En las llamadas “Sex Wars” o “Guerras del sexo” cristalizaron dos posiciones, un feminismo anti-porno interesado en la estigmatización, prohibición y censura de la pornografía y un feminismo pro-sexo o anti-censura dispuesto a tomar la pornografía como un territorio posible para la emancipación de las mujeres. Autoras como Carol Vance, Pat Califia o Gayle Rubin entendieron la importancia de complejizar el discurso sobre la sexulidad, la pornografía y comprender sus contradicciones y potencialidades como sistema de representación sexual, poner la atención en los placeres y no sólo en los peligros que conlleva la sexualidad.
Poner la atención en el deseo, en la liberación de los cuerpos, en el goce se convirtió en uno de los ejes centrales para la emancipación y la deconstrucción social de las jerarquías sexuales, en especial aquellas directamente vinculadas al género.

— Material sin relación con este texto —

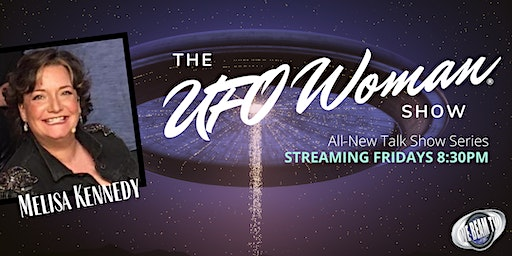 The UFO Woman TV Show - Be in the Studio audience!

A día de hoy, se hace necesario repolitizar de forma situada los debates feministas y transfeministas sobre la pornografía y la sexualidad, en un contexto donde las transformaciones del orden sexogenérico y las ampliaciones de la imaginación erótica y afectiva, son un elemento fundamental de las fuerzas conservadoras y su programa de refundación reaccionaria de la sociedad. Ampliar el campo del placer sexual, “ampliar el campo de lo vivible” adquiere también una especial centralidad política, en cuanto, como dirá Frederic Jameson, funciona como una alegoría de utopías más generales, imprescindibles en el contexto de repliegue que vivimos. Frente a una representación de la sexualidad como un espacio de peligro, buscaremos proponer un feminismo disidente que promueva una sexualidad propia, como lugar de agencia, potencia y resistencia.